Como en el blocao no había nada que hacer, se solía charlar. Y como estaban recluidos, la conversación llevaba siempre fuera de allí. A media tarde, Rosales se tendió en el jergón contiguo al de Andreu y empezó a contarle sus historias. Rosales era un cuentista nato y esforzado. Andreu le dejaba hablar, porque le distraía, y no hacía ningún esfuerzo por contener sus exageraciones, porque las historias fantásticas distraían más que las verdaderas. Uno de sus asuntos preferidos eran las faldas.

– Con lo que uno ha trajinado -se quejaba, soñador-. No sé a ti, pero a mí una de las cosas que más me jode es que en los últimos dos años no he tenido más mujeres que las putas de dos reales de Melilla.

– Bueno, es normal -observó Andreu, con desgana.

– Es que a mí las mujeres me gustan gratis, compañero.

– Pues vete a conquistar a alguna mora. Hay quien lo hace. O quien presume de eso, por lo menos.

– No te creas que no se me ha ocurrido. Las hay pintureras.

– No digo que no.

– En serio, sobre todo aquí, en las montañas. O será porque muchas no se tapan la cara y puedes verlas mejor que a las que llevan el velo. Hasta me he cruzado de vez en cuando con alguna que ni siquiera llevaba pañuelo en la cabeza. Tienen el pelo fosco y rebelde. Como la sangre.

– Lo malo es que aquí en Talilit no hay muchas oportunidades.
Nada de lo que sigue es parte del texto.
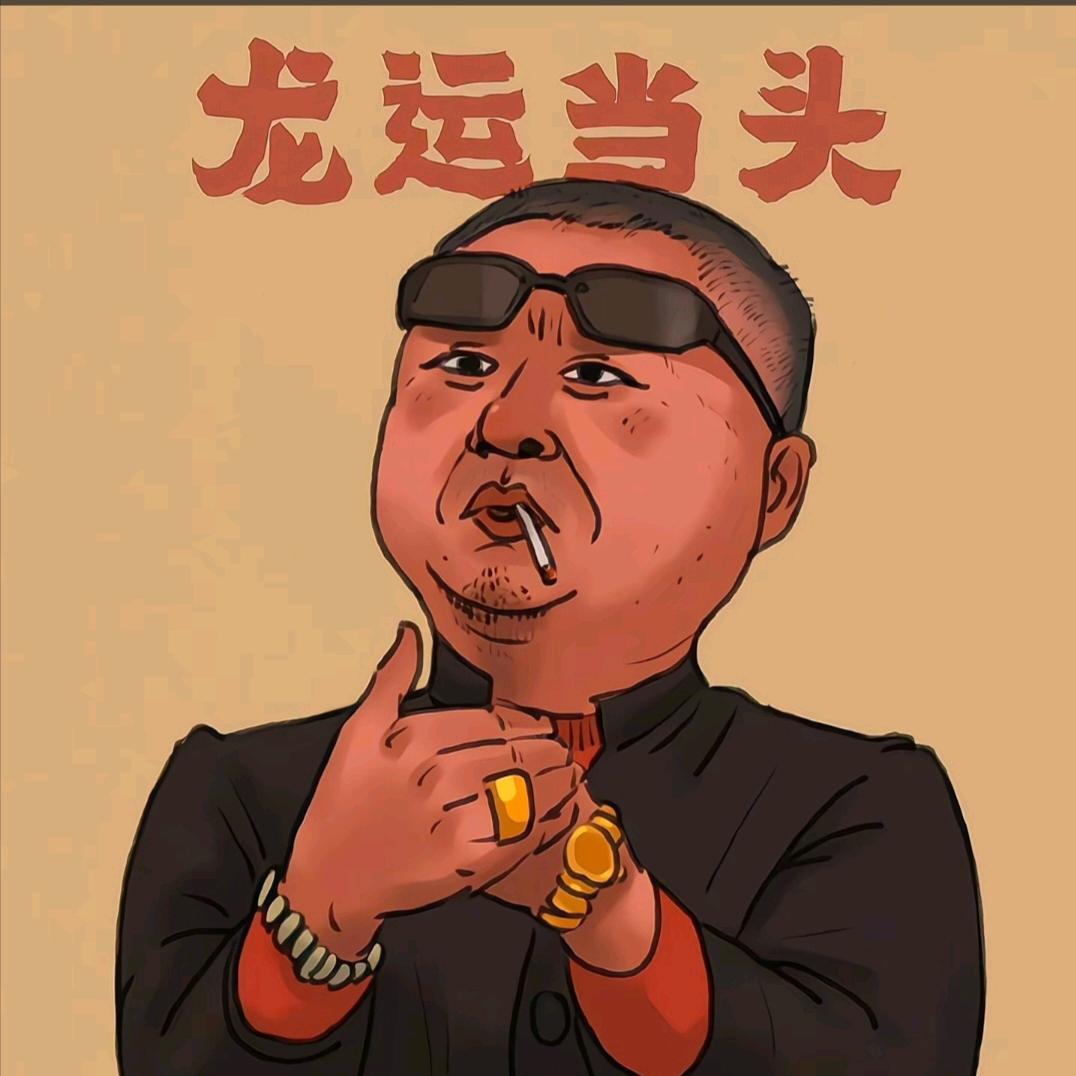 tjcudiv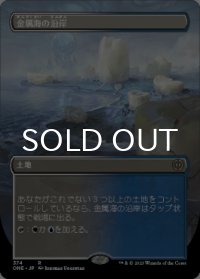 金属海の沿岸/Seachrome Coast (全面アート版) 【日本語版】 [ONE-土地R]
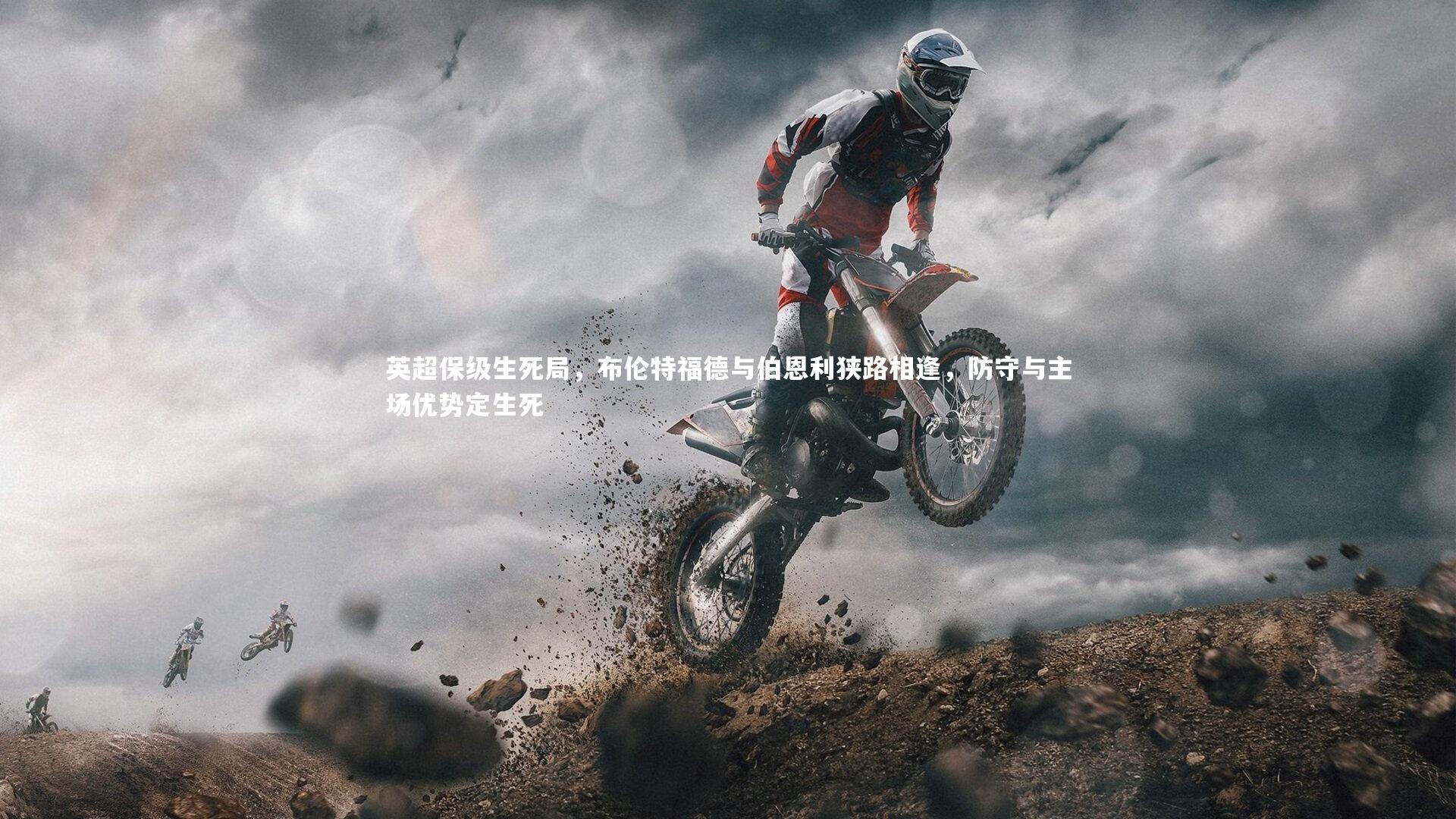 mk体育官网入口|英超保级生死局，布伦特福德与伯恩利狭路相逢，防守与主场优势定生死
– Eso es verdad. En Sidi Dris, sobre todo al principio, la cosa era diferente. Se podía salir de razia por los alrededores.
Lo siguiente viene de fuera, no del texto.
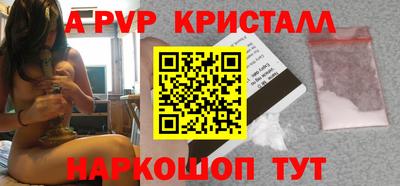 COCAINE Владивосток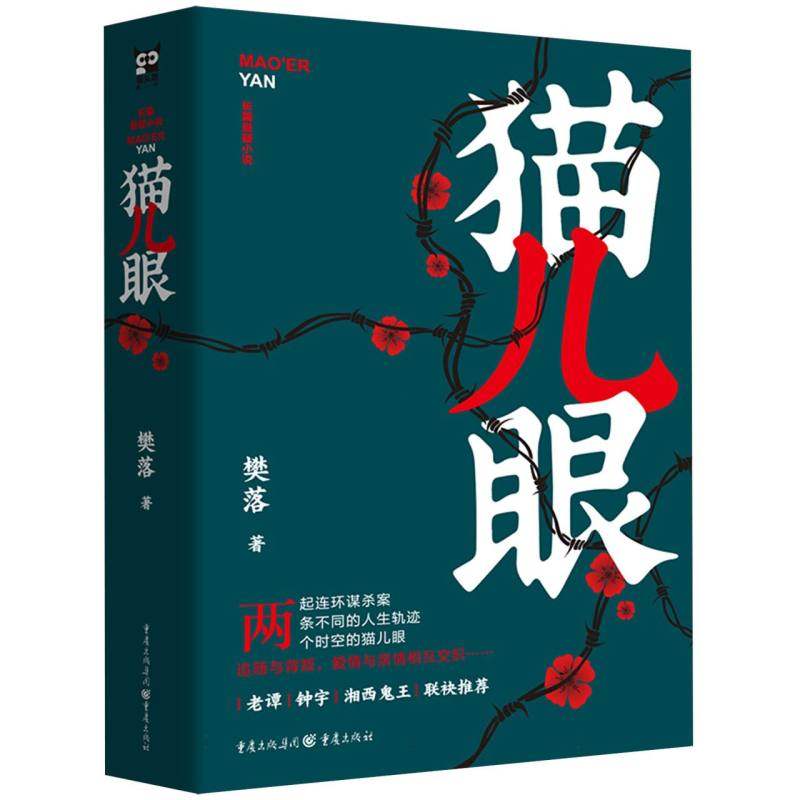 《猫儿眼》悬疑推理畅销作家樊落新作破解跨越十四年的连环案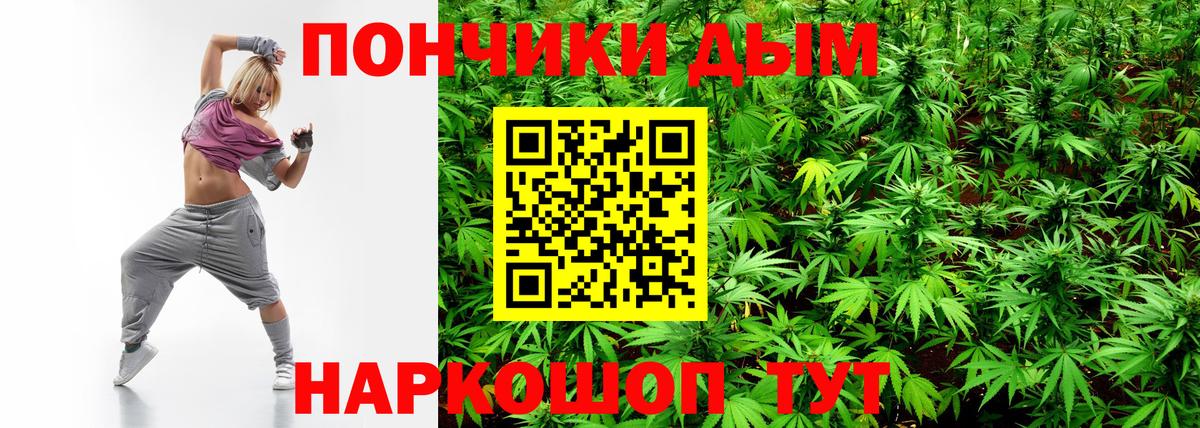 Каннабис планчик  Вход с VPN  Каннабис тримм  Каннабис сатива  Киров  Конопля план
– ¿Y saliste? -preguntó Andreu.

– Que si salí. Siempre que podía. Y una vez estuvo a punto de caer la breva. ¿No te lo he contado nunca? -No.

– Fue una tarde, empezando la primavera. Iba solo y tiré hacia la parte del morabo. Siempre me había picado la curiosidad, sobre todo desde que los oficiales nos habían dicho que teníamos prohibido pisar allí. Los moros consideraban una profanación que un infiel entrara en su lugar santo y en aquellos tiempos había mucho empeño en estar a buenas con ellos. Fui a esa hora porque calculé que no habría morisma por las inmediaciones, en lo que no me equivoqué. Me acerqué al morabo sigilosamente y abrí la puerta. Sin perder un segundo, me escurrí como una sabandija y cerré detrás de mí. Afuera hacía mucho sol y adentro estaba oscuro, así que tardé en ver bien. Lo que era el morabo en sí tampoco daba para mucho. Las paredes blancas, la tumba más bien pobre en el centro y una lámpara de aceite colgada encima. El símbolo del alma del santo, me supongo. Había algunas ofrendas, un par de telas y unas pocas flores secas. Pero todo eso se esfumó cuando descubrí a la mora. Estaba arrodillada, rezando, y nada más verme se quedó paralizada. Tendría dieciocho años, rabiando.